Canadian Kelly-Marie Murphy is the winner of the 2018 Azrieli Commission Prize for Jewish Music, consisting of $50,000 and a premiere of her forthcoming composition. The performance will take place on October 15, 2018 in Montreal, with the McGill Chamber Orchestra led by Yoav Talmi.

No stranger to orchestras across Canada, the prolific composer has heard her creations played by the Toronto, Winnipeg, and Vancouver symphony orchestras, Gryphon Trio, James Campbell, Shauna Rolston, the Cecilia and Afiara String Quartets, and Judy Loman. Her music has been interpreted by such renowned conductors as Sir Andrew Davis, David Brophy, Bramwell Tovey, and Mario Bernardi in such iconic concert halls as Carnegie Hall, the Mozarteum in Salzburg, and the National Concert Hall in Dublin.

Murphy was born on a NATO base in Sardinia, Italy, and grew up on Canadian Armed Forces bases all across Canada — not the usual training squad for a budding musician. “To have music as the core of my whole life, no matter where we moved, whether a radar base outside of Saskatoon or a NATO base in Italy, music is what held me together. The piano lessons and later the voice lessons, that was my world,” said Murphy.

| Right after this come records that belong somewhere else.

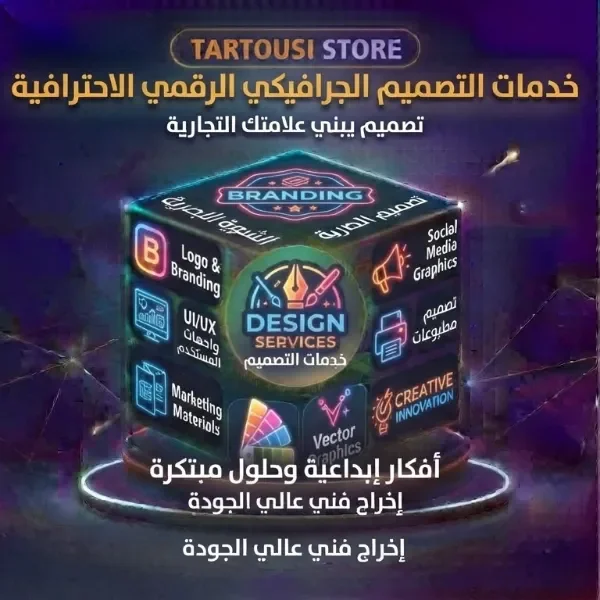 التصميم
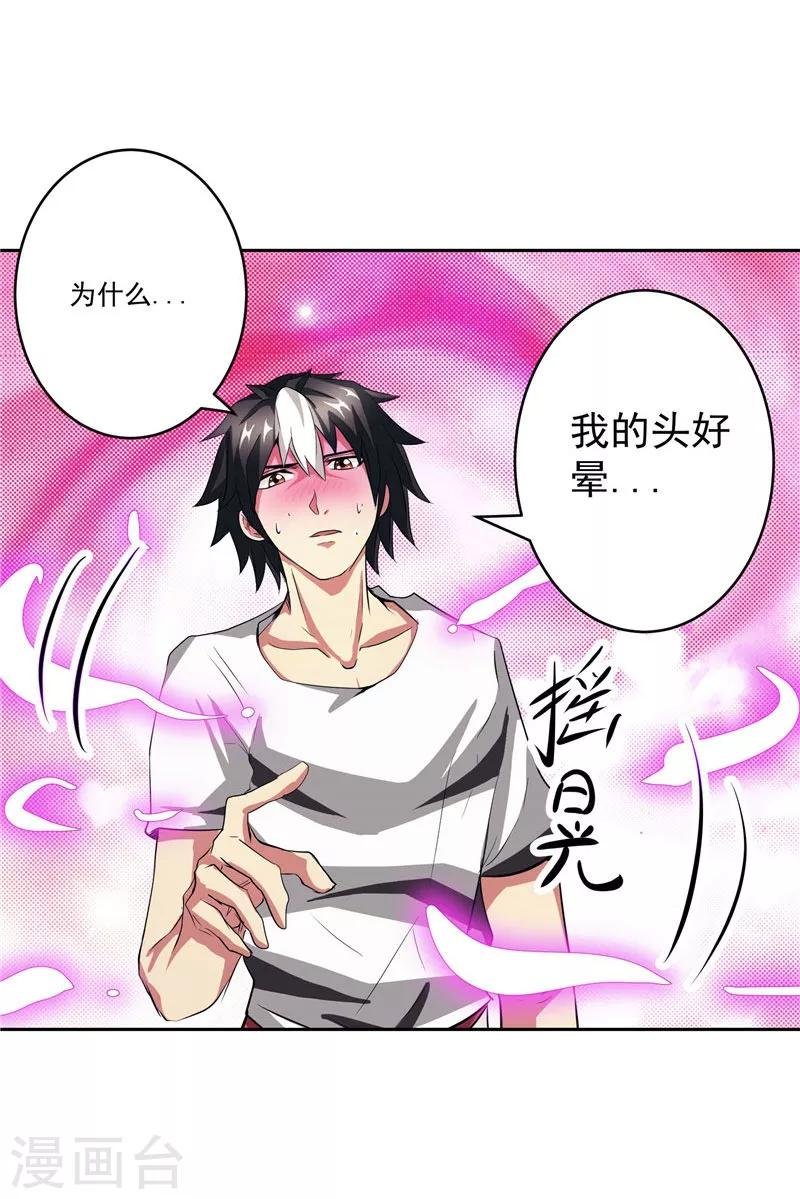 第27话 药引子便是你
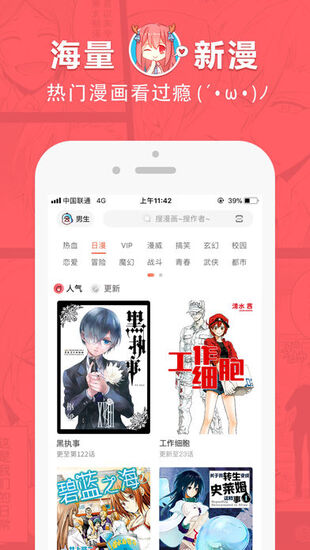 狂人漫画app下载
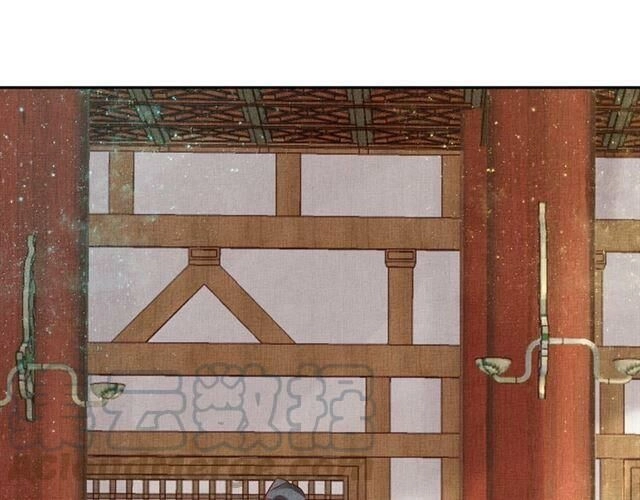 Thịnh Sủng Y Phi Chi Dao Quan Truyện Chapter 71 - 10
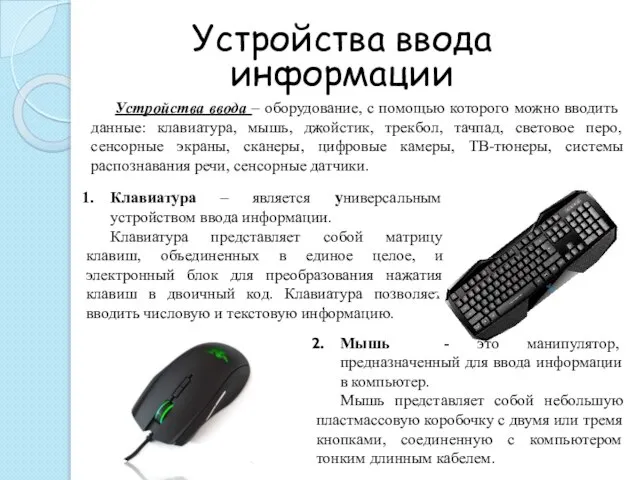 Устройства ввода информации Устройства ввода – оборудование, с помощью которого можно вводить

She began her studies in composition at the University of Calgary with William Jordan and Allan Bell, and later received a PhD in composition from the University of Leeds, England, where she studied with Philip Wilby. After living and working for many years in the Washington D.C. area — where she was designated “an alien of extraordinary ability” by the US Immigration and Naturalization Service — she is now based in Ottawa.

Kelly-Marie Murphy’s new work, a double concerto for cello and harp, explores Sephardic music and how it had an impact other cultures as the diaspora settled in Morocco, Tunisia, and parts of Europe. “What fascinates me is how music travels and how it can subtly influence cultures throughout its journey,” says Murphy, noting that there is also a Sephardic community in Amsterdam. She will draw from Sephardic folk and liturgical melodies for the new concerto, building on this source material as “a respectful attendant and contributor to a vibrant, living culture.”

“The first time, I was terrified by the proposal documents,” said Murphy of the application process. “This time, I asked my daughter’s singing teacher, who is Sephardic, and she gave me tons of material. I found it just fantastic. It speaks to everything that music has been in my life. It’s about reality, life stories, melodies, rhythmic, this blending of cultures and tradition.”

Jury member composer Ana Sokolovic adds, “Kelly-Marie Murphy is one of our best-known Canadian composers. Her work is honest, direct, and of great competence. We are confident that she will give us a work that is worthy of the Prize.”